WRITTEN PROBLEM 1: List every distinct amount of money, in pesos, that the post on saving and the lotto mentions.
── TEXT SHOWN ──
Don't get me wrong. Saving is a good habit. It should be instilled into your kids while they are still young. But it is a poor and risky investment.

Oh, yes. There 's a redeeming value of saving. It is liquidity. The ease of converting your assets into cash. Every time you need cash when you need to buy a gift for your inaanak or your roof starts leaking, you can always go to the nearest ATM and touch your savings. If you consider an undeveloped lot you have been amortizing as an investment (which it is), try selling it at an attractive (your) price when a major expense arises.

Liquidity should be a major consideration when choosing investing options. This will be a recurring theme in future posts.

A second example is lottery.

One time I was with my five other co-workers on a provincial sortie when we had to stop for lunch at a mall.   As soon as we arrived there, they seemed to be looking for something other than a good restaurant. That puzzled me.

"Are you not joining us?"

"What?"

"The lotto jackpot is now P143 million."

"No, I don't play the lotto. The odds of losing are just too great."

"C'mon, it's just P20."

I read somewhere that the odds of hitting the jackpot is something like 1 to 49 million. Maybe greater. The odds are just too much stacked against the bettor. If you spend P100 pesos, you increase your chances  5 times (which one of my friends did), but your overall chance has not increased significantly.

I steadfastly refused to be dragged into parting my P20.

When the lotto results came out the next day, none of my friends became an instant multi-millionaire. So did the thousands who lined up at the lotto booths around the country. It also turned out that nobody hit the six winning number combination this time.

I still had my P20. In investing parlance, that is preservation of capital, a basic tenet of investing.

This is another recurrent theme in investing which we will visit time and again in future posts.
───
── EXCERPTED DATA ──
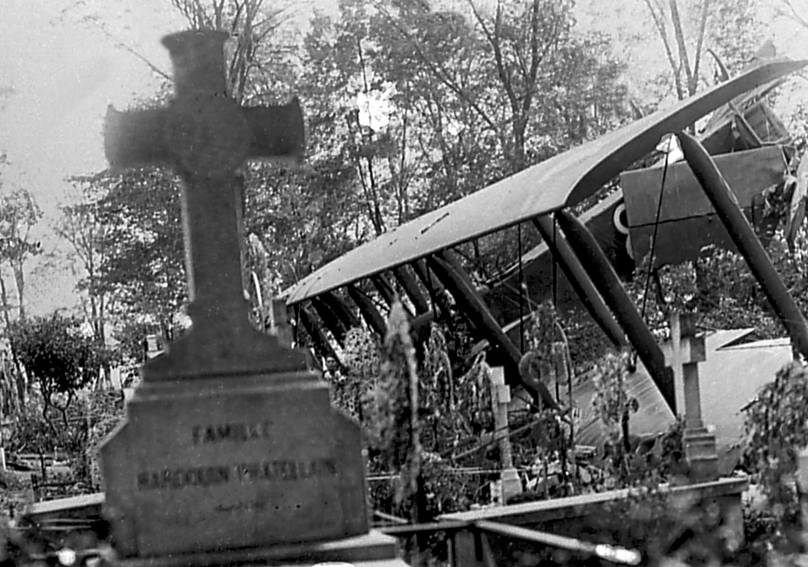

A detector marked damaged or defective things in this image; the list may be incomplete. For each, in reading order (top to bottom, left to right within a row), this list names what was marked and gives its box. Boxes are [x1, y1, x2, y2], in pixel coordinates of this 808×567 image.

crashed biplane [282, 56, 808, 470]
broken wooden spar [680, 131, 808, 358]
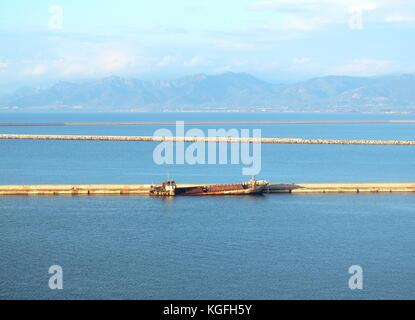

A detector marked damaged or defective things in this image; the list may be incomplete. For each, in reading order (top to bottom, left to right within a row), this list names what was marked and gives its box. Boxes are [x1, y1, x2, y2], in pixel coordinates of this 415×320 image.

rusty ship [150, 176, 270, 196]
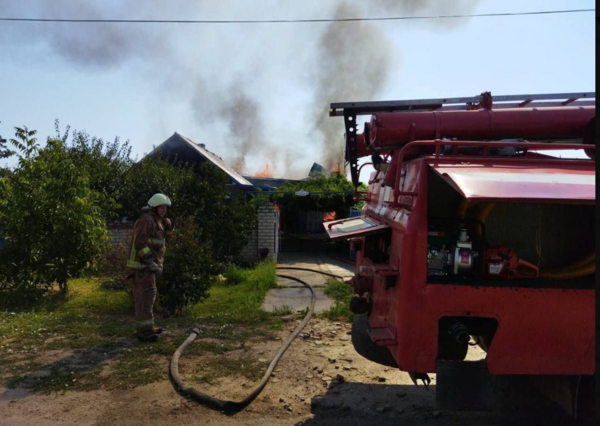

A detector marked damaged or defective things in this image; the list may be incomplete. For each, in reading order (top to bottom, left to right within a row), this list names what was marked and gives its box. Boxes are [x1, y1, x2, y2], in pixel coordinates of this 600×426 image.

damaged roof [149, 131, 256, 188]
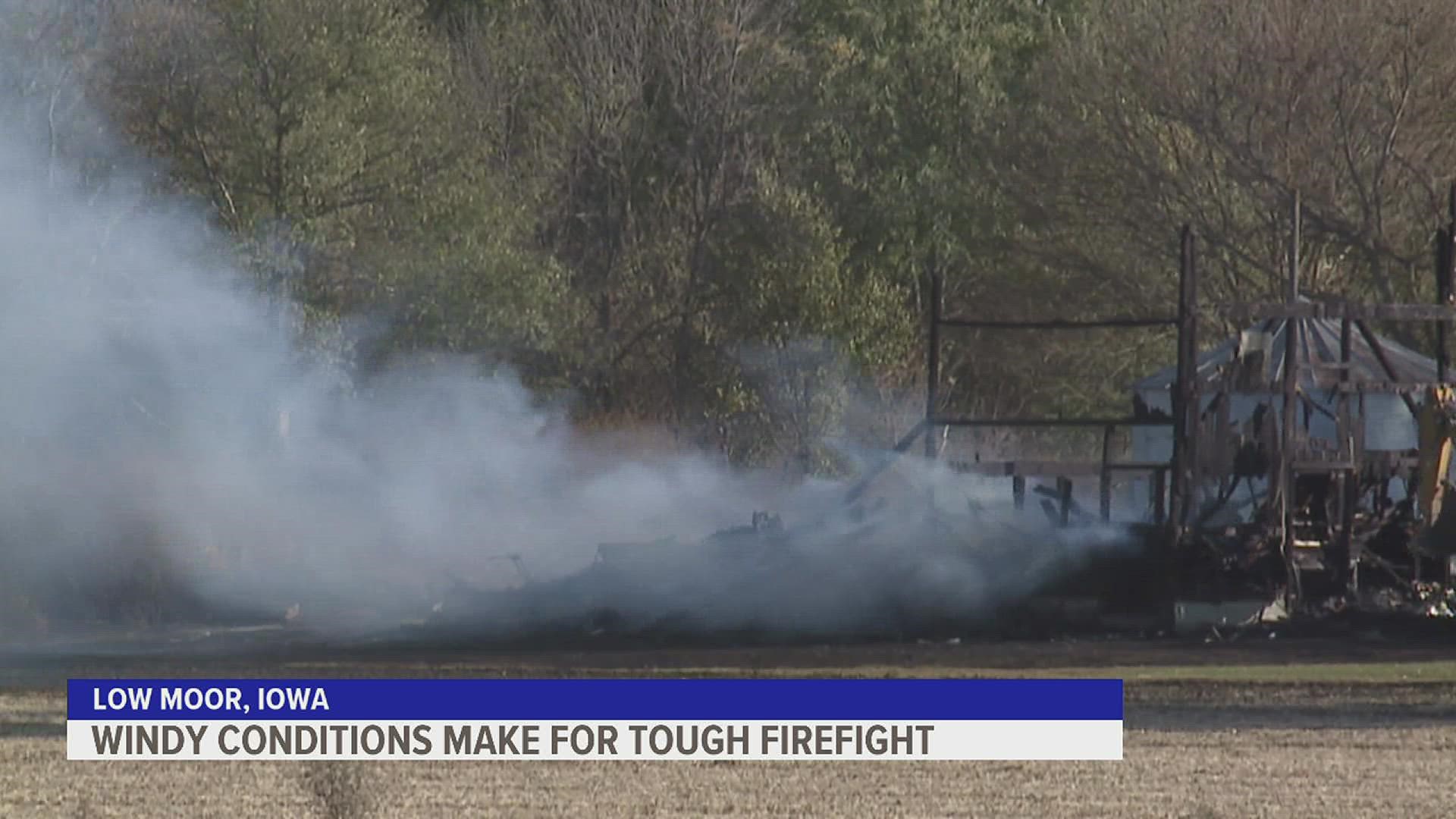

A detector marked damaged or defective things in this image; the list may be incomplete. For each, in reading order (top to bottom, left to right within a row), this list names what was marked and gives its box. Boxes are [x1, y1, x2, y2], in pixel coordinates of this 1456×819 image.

burned barn frame [880, 190, 1456, 628]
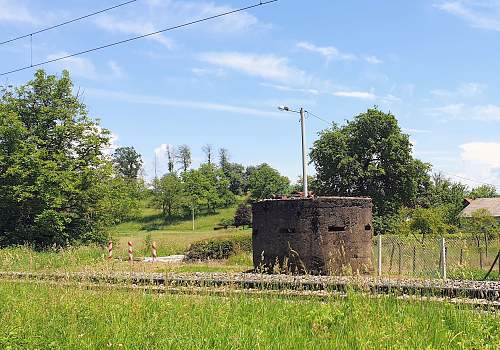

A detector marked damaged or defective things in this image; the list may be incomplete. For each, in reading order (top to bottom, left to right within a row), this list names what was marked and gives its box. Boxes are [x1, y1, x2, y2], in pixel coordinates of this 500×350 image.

rusty concrete wall [252, 197, 374, 276]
───
WRITTEN PROBLEM 2: Copy out the rows, starting at the line that contains "this 415×320 image." and running through the last line of the rows, both ends included. Leave the pictures out.

CORRECT OUTPUT 1: P143 million; P20; P100

CORRECT OUTPUT 2:
A detector marked damaged or defective things in this image; the list may be incomplete. For each, in reading order (top to bottom, left to right within a row), this list names what was marked and gives its box. Boxes are [x1, y1, x2, y2], in pixel coordinates of this 415×320 image.

rusty ship [150, 176, 270, 196]

A detector marked damaged or defective things in this image; the list may be incomplete. For each, in reading order (top to bottom, left to right within a row), this list names what was marked and gives its box. Boxes are [x1, y1, x2, y2], in pixel coordinates of this 600×426 image.

damaged roof [149, 131, 256, 188]

A detector marked damaged or defective things in this image; the list may be incomplete. For each, in reading order (top to bottom, left to right within a row), this list names what was marked and gives its box. Boxes are [x1, y1, x2, y2], in pixel coordinates of this 1456×819 image.

burned barn frame [880, 190, 1456, 628]

A detector marked damaged or defective things in this image; the list may be incomplete. For each, in reading order (top to bottom, left to right within a row), this list names what was marked and gives its box. Boxes are [x1, y1, x2, y2], in pixel coordinates of this 500×350 image.

rusty concrete wall [252, 197, 374, 276]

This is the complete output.